TEXT SECTION:
=== Begin Enclosure ===

Aprendizado sensório-motor em robôs cognitivos utilizando modelo CST-CONAIM

Detalhes bibliográficos
Ano de defesa: 2021
Autor(a) principal: Rossi, Leonardo de Lellis
Orientador(a): Não Informado pela instituição
Banca de defesa: Não Informado pela instituição
Tipo de documento: Dissertação
Tipo de acesso: Acesso aberto
Idioma: por
Instituição de defesa: Universidade Estadual Paulista (Unesp)
Programa de Pós-Graduação: Não Informado pela instituição
Departamento: Não Informado pela instituição
País: Não Informado pela instituição
Palavras-chave em Português:
Link de acesso: http://hdl.handle.net/11449/214316
Resumo: Cognitive architectures, as the CONAIM model (Conscious Attention-Based Integrated Model) (SIMõES, 2015; SIMõES; COLOMBINI; RIBEIRO, 2016; SIMOES; COLOMBINI; RIBEIRO, 2017; COLOMBINI; SIMõES; RIBEIRO, 2017), suggest that a way to obtain consciousness in machines is the use of several factors inspired by those present in the human cognitive system, such as memories, reasoning, planning, decision making, learning, motivation, and attention. However, implementing this type of system has shown to be complex, requiring computational tools with a high degree of specialization or implemented in very limited situations. A specialized platform for building cognitive architectures, CST (Cognitive Systems Toolkit), stands out in this scenario (GUDWIN et al., 2013; PARAENSE et al., 2016). It contains cognitive structures called codelets and memory objects, capable of supporting the modules provided in the CONAIM model, as well as their possible evolutions. Recent works of our research group implemented CONAIM and reinforcement learning (RL) modules with the CST (REGATTIERI; COLOMBINI, 2018; BERTO, 2020; BERTO et al., 2020a; BERTO et al., 2020b) with a single procedural learning mechanism that, without external modifications, demonstrates the incremental learning process in the first three sensorimotor substages in Jean Piaget’s Theory (PIAGET, 1952). The validation of the development and learning process of this system will be carried out through a collection of cognitive experiments that can be used to study the new model and its computational and cognitive impacts (BERTO, 2020). Thus, the present work seeks to extend this investigation by implementing the learner attentive-cognitive agent and its validation through some of the proposed cognitive experiments using mobile robots in simulated environments. The results obtained show the possibility of evaluating the learning level of a robot through incremental cognitive experiments.

=== End Enclosure ===

EXCERPTED RECORDS:
=== Begin Enclosure ===

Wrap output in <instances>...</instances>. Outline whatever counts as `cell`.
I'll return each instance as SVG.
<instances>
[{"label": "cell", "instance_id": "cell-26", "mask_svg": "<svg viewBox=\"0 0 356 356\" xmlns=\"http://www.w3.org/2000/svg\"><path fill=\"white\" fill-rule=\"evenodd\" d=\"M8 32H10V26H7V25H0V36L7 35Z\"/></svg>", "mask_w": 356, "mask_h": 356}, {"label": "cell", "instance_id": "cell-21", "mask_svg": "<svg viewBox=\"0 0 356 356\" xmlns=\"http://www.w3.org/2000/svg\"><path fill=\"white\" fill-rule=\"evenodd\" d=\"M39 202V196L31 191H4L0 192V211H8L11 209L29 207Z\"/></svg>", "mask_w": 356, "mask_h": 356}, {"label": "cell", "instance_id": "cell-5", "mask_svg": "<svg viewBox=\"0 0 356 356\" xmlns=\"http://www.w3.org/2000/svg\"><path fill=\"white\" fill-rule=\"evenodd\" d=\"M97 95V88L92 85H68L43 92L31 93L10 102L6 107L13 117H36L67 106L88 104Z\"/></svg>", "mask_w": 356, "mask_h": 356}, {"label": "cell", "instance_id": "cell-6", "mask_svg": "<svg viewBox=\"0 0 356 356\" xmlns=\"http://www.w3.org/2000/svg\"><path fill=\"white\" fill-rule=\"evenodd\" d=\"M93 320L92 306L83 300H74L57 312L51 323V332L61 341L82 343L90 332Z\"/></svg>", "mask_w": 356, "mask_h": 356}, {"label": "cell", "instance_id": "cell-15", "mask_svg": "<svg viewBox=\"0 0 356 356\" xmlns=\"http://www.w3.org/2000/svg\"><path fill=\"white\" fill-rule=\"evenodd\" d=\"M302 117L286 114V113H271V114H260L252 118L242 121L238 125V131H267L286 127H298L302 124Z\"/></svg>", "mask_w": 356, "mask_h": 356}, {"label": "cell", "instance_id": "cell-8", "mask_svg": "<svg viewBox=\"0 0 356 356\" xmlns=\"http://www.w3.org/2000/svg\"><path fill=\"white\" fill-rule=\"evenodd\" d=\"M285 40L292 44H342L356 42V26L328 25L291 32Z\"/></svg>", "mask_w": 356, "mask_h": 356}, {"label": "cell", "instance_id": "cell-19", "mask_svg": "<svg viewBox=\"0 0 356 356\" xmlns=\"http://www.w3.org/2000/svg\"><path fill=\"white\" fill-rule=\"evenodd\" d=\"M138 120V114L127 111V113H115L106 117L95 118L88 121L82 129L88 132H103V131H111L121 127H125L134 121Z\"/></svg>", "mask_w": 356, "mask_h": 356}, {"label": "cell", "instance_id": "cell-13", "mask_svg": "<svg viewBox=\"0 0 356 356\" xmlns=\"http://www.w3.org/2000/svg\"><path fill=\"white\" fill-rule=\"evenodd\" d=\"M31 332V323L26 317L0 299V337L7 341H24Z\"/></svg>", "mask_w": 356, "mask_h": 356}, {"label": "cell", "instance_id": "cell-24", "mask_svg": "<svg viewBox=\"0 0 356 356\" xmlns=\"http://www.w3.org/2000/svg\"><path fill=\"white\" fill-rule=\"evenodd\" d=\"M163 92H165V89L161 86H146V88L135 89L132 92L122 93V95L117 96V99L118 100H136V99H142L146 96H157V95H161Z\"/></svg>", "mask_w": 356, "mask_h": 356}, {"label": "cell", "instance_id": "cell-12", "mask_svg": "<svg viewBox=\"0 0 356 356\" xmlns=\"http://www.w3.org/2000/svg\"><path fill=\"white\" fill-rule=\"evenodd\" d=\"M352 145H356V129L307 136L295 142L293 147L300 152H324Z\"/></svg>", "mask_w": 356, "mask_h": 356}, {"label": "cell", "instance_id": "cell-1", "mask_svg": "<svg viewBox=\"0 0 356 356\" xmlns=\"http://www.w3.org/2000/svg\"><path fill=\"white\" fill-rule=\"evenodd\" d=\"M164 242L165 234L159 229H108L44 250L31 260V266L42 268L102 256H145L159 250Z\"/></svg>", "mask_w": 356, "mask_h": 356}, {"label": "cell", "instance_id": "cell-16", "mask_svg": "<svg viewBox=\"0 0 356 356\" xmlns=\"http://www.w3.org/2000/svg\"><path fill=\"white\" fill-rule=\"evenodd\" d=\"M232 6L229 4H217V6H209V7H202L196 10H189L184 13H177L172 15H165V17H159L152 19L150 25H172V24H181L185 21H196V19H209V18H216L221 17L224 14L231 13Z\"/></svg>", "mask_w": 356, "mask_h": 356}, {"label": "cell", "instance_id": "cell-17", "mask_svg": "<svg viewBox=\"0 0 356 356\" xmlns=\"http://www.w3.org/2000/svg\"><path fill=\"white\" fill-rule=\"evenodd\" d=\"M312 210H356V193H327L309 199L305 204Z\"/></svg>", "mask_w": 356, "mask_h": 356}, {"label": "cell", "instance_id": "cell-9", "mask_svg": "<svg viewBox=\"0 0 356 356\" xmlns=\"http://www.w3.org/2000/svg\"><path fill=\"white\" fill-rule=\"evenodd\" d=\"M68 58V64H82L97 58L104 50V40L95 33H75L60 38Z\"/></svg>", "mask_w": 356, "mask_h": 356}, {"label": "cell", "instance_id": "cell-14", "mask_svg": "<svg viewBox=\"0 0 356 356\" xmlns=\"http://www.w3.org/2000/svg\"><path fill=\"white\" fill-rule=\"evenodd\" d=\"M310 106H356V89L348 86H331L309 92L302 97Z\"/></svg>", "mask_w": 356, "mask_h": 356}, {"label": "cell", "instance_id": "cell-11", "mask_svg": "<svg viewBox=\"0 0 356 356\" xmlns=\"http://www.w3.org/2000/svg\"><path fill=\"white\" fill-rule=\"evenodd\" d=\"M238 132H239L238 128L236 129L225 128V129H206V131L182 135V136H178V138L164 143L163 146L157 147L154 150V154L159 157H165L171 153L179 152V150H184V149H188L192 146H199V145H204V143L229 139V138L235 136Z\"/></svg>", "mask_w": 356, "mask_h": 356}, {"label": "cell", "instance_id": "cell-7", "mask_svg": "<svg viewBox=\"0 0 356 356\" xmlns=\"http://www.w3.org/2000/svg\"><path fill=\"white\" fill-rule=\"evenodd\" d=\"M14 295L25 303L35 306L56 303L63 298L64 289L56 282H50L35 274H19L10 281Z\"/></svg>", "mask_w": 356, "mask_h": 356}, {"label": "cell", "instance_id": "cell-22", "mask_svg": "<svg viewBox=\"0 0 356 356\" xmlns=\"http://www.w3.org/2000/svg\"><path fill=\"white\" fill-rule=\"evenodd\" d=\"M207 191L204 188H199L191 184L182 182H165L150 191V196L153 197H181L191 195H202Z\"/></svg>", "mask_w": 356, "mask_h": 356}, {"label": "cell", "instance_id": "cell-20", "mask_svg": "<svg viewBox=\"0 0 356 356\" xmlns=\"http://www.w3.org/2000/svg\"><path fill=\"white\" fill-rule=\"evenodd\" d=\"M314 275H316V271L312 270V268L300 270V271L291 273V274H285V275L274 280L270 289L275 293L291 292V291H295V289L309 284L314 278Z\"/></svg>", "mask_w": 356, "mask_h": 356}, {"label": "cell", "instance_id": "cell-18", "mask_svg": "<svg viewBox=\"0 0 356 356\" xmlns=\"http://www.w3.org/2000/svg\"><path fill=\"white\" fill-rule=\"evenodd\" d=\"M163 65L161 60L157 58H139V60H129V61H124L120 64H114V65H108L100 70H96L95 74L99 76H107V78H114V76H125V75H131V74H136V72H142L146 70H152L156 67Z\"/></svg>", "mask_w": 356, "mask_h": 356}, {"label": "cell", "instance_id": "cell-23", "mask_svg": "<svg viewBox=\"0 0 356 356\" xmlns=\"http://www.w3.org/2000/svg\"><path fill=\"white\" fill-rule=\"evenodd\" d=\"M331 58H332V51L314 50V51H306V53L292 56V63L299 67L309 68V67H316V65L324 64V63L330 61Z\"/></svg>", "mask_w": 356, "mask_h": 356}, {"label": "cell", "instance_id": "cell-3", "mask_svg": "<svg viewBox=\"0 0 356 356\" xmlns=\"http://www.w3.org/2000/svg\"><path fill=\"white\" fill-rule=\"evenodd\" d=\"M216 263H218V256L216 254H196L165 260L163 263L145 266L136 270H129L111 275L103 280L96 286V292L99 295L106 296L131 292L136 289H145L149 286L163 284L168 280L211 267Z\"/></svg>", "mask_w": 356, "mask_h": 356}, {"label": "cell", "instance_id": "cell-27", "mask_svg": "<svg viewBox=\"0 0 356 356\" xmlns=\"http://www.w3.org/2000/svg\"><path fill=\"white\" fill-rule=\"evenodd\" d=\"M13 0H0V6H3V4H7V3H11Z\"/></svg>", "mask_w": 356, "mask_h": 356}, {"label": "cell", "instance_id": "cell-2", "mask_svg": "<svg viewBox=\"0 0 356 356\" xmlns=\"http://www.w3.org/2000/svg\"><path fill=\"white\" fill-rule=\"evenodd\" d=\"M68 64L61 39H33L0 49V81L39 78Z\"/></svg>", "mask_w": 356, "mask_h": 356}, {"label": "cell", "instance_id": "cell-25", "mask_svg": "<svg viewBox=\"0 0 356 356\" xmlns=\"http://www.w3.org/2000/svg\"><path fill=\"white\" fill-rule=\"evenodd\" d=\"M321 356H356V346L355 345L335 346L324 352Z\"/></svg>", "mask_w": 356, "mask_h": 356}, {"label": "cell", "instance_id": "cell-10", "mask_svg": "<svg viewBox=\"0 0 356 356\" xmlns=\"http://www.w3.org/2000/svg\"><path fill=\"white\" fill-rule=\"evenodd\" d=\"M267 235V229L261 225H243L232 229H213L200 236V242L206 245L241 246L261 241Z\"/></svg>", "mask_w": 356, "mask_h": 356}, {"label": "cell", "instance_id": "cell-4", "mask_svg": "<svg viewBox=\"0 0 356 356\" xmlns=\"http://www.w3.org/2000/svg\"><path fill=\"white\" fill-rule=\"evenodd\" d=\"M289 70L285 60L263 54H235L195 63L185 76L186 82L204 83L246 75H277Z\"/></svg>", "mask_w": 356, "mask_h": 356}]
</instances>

=== End Enclosure ===

DIRECTIONS:
1. From the thesis record, extract the part that opens with the words containing "Aprendizado sensório-motor em" and closes with "Estadual Paulista (Unesp)".
2. Does the thesis record support each statement? Answer yes or no, quoting the deciding words. (a) The thesis was defended in 2021. (b) CST contains structures called codelets and memory objects. (c) The present work tests its agent with physical robots in real-world settings.
The rows above come from a source unrelated to the thesis record.

RESULTS OF THE TASKS:
1.
Aprendizado sensório-motor em robôs cognitivos utilizando modelo CST-CONAIM

Detalhes bibliográficos
Ano de defesa: 2021
Autor(a) principal: Rossi, Leonardo de Lellis
Orientador(a): Não Informado pela instituição
Banca de defesa: Não Informado pela instituição
Tipo de documento: Dissertação
Tipo de acesso: Acesso aberto
Idioma: por
Instituição de defesa: Universidade Estadual Paulista (Unesp)

2.
(a) Yes: "Ano de defesa: 2021"
(b) Yes: "It contains cognitive structures called codelets and memory objects"
(c) No: "using mobile robots in simulated environments"